As we begin the year, together our goal is to build our learning community. Part of building it is through our inquiry work. As we explained at our Open House, every year we have a project, our inquiry project that has a social studies/science aspect. Every year our projects are different because our class is different, the children are unique to that year and bring with them their own experiences. We begin by observing the children throughout the day, documenting and meeting as a team to discuss and analyze what we are observing. We seed the environment and atelier with open-ended materials so that children can build relationships with materials and each other. The open-ended materials, like a third teacher, allow for the children to be creative, discover their learning process, express themselves, and build their learning community. With inquiry/project work, we are also looking for the big ideas that could sustain a year-long project.

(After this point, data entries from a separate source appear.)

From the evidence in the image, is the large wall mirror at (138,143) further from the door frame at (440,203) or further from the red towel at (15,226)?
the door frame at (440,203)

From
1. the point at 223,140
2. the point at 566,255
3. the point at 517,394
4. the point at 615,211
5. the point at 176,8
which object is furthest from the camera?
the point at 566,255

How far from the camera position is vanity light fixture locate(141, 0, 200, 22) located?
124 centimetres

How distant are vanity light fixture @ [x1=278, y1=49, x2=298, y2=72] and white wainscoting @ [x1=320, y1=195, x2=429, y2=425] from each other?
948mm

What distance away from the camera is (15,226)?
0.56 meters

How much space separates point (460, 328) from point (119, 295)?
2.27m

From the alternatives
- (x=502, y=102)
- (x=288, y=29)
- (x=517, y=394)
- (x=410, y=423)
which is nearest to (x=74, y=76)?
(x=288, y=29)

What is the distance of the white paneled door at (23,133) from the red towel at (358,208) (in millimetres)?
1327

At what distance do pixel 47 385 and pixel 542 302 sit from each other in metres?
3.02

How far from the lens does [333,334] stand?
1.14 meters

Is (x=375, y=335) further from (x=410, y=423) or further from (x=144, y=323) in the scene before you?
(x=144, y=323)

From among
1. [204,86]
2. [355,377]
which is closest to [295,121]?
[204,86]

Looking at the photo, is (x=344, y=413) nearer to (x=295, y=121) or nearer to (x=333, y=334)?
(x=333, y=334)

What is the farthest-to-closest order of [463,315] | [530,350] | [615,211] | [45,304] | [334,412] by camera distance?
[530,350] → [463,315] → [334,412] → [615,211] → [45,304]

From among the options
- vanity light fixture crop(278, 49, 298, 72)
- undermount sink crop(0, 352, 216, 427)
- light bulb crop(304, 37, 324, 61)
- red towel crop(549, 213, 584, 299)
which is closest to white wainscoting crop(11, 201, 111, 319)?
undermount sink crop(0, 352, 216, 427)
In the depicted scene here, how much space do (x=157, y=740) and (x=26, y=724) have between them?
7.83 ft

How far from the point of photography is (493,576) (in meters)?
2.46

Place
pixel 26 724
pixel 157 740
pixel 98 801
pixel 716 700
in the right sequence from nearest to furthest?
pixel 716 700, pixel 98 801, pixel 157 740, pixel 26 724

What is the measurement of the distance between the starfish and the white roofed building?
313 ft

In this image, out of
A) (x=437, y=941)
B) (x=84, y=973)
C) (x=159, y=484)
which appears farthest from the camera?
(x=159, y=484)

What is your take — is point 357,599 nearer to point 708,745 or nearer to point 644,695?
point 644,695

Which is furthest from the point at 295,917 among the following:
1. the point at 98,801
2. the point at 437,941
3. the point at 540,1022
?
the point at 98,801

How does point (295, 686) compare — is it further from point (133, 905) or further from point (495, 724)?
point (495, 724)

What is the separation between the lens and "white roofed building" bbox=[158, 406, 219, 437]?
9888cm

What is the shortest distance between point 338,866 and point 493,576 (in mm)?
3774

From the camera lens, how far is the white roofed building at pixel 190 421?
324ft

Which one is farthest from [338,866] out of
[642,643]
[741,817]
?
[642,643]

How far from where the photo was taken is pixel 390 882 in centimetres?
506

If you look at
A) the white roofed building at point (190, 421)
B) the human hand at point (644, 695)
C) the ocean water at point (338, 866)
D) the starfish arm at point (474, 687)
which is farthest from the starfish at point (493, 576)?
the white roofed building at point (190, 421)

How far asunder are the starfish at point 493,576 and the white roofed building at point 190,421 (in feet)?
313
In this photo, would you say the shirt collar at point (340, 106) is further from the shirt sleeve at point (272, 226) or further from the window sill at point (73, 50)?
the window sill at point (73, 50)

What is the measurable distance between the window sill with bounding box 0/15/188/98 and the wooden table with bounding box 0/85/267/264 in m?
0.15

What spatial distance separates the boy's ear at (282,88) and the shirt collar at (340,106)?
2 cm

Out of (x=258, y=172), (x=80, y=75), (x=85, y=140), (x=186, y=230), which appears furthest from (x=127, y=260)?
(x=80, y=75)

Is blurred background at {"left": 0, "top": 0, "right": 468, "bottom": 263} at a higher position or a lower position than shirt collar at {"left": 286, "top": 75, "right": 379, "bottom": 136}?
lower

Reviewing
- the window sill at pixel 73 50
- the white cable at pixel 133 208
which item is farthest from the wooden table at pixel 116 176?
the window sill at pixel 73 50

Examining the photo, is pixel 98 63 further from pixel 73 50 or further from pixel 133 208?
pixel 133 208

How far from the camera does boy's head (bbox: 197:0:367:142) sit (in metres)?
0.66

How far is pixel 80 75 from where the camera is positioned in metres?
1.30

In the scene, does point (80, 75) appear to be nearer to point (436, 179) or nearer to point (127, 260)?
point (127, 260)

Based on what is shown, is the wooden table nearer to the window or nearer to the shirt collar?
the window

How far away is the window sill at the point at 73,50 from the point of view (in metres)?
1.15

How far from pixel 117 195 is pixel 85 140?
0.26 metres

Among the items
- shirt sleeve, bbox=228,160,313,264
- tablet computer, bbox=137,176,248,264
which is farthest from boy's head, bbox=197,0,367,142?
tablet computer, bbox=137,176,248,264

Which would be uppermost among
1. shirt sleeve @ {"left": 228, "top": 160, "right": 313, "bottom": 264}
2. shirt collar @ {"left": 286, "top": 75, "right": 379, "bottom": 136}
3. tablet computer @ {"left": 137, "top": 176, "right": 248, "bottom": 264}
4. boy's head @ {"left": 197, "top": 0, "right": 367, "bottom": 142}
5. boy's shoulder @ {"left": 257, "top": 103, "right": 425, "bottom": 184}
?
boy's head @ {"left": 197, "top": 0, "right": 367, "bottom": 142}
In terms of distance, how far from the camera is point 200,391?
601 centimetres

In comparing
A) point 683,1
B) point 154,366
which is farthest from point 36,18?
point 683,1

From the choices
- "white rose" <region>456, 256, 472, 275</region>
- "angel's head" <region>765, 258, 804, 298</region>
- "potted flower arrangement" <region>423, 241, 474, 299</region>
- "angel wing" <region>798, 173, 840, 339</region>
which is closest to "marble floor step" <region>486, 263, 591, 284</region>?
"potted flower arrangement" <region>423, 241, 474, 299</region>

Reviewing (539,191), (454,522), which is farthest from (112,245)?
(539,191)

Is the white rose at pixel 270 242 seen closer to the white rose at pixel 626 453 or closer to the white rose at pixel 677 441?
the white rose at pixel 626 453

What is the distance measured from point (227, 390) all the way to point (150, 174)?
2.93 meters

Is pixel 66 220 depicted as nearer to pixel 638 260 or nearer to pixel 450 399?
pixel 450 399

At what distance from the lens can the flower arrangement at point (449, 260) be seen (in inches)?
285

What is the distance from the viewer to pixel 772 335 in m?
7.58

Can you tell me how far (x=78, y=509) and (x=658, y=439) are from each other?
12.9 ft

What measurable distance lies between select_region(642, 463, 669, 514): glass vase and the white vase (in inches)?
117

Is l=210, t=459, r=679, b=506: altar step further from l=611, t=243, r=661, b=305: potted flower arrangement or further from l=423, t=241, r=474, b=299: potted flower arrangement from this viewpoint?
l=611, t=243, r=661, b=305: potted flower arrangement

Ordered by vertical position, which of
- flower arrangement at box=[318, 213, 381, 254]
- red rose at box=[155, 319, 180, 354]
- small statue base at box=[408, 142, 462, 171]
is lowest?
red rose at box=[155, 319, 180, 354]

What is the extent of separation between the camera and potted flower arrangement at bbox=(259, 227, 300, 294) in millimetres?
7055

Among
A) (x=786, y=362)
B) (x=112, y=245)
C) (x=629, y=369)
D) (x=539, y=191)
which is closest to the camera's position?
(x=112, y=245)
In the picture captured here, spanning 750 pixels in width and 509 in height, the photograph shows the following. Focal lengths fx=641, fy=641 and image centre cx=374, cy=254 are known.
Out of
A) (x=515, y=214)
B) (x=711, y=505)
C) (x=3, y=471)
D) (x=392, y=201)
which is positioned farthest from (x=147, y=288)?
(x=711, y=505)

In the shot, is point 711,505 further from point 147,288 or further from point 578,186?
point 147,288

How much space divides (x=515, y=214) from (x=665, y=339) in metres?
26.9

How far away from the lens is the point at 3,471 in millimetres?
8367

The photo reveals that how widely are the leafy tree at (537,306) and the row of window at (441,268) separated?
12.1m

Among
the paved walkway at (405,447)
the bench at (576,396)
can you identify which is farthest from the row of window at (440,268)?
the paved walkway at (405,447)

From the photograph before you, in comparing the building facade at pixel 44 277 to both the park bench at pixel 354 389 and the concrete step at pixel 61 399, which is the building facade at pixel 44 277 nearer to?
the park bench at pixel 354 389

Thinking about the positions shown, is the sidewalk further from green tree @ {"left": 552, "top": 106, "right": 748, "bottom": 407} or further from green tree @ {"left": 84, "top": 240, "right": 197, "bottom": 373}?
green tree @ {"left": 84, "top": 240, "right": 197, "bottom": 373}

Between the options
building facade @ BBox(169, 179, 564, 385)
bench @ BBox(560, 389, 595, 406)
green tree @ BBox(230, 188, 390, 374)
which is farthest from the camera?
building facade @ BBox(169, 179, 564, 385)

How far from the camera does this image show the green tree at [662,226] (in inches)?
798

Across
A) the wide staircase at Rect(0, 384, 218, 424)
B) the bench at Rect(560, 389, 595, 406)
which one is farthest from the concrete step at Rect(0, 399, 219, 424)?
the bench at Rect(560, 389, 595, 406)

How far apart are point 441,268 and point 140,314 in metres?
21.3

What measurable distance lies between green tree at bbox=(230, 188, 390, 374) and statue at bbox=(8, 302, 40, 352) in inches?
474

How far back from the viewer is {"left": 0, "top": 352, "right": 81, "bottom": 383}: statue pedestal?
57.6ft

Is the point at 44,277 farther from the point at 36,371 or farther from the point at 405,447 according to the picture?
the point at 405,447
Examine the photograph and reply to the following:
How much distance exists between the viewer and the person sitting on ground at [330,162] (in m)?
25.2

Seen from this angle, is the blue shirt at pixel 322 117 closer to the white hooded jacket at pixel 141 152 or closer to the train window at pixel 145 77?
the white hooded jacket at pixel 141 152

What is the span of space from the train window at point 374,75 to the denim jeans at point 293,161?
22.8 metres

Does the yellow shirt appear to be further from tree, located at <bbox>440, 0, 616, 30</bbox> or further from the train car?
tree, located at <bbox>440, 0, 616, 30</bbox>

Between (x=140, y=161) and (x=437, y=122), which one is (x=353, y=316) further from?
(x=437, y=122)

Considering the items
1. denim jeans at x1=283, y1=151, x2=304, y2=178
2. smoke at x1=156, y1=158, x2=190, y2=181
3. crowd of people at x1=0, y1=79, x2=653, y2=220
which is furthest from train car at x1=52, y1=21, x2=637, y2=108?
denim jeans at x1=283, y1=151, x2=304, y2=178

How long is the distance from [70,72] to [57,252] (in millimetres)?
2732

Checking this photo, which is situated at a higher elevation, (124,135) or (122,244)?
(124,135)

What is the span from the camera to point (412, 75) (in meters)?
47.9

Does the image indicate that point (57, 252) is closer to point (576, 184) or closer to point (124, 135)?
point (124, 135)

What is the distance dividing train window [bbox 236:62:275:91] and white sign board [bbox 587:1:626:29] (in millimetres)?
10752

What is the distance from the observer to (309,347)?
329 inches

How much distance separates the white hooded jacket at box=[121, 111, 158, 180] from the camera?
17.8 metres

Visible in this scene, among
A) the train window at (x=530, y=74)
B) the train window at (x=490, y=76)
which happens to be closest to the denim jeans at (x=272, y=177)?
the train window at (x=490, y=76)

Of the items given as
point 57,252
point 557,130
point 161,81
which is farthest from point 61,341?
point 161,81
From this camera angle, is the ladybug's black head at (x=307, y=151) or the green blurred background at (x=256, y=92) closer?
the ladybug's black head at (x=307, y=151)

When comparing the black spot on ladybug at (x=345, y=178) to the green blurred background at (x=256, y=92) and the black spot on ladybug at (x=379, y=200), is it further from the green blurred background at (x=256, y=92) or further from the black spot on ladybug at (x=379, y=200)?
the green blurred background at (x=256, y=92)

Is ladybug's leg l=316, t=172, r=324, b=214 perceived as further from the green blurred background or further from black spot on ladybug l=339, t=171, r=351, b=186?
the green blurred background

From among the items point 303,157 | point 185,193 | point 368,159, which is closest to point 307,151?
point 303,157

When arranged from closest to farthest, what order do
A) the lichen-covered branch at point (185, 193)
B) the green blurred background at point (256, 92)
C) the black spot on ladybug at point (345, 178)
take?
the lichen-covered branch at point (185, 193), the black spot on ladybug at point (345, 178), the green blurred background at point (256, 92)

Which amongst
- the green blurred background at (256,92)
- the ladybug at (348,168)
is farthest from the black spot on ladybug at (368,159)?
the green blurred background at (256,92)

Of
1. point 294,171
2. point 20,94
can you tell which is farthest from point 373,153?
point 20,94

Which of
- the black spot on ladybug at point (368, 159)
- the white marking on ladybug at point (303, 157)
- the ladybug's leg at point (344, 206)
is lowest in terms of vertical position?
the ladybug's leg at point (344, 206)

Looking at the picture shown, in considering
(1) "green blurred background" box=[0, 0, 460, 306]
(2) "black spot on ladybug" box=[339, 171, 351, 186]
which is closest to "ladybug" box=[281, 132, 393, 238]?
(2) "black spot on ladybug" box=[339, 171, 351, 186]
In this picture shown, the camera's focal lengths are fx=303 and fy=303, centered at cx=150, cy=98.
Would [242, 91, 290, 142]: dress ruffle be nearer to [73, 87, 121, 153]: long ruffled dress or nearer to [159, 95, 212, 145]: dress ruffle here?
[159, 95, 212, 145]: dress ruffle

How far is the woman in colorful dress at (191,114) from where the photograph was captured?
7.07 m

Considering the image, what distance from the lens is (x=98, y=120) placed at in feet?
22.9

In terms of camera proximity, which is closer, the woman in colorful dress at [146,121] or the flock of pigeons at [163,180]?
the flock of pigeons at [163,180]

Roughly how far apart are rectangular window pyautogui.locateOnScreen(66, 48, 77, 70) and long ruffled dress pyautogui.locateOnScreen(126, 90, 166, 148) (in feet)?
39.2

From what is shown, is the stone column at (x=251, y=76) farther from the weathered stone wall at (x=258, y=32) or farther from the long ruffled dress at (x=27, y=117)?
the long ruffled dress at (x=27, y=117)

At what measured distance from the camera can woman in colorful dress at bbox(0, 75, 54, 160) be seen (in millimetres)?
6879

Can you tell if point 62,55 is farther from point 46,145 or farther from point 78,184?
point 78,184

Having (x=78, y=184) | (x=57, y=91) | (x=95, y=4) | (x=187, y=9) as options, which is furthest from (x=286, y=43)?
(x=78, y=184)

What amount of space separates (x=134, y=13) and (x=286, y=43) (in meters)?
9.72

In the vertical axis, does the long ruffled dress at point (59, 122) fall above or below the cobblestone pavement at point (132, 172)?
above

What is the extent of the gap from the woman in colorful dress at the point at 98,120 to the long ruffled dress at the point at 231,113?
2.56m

We are building our learning communities and inquiry skills through group meetings, and wonderings, and through research walks that let us cultivate inquiry skills like observing, speculating, questioning, advocating for ideas, and documenting.

As you might remember from the Open House, our questions, (What is a village, town , city, and downtown?) were based on observations we had made when a small group of children were building a city, then changed it to a town, downtown and uptown. Later even a valley and village were talked about. What did these terms mean to the children? It was a great wonder to start with our first group meeting. And indeed the children had many ideas.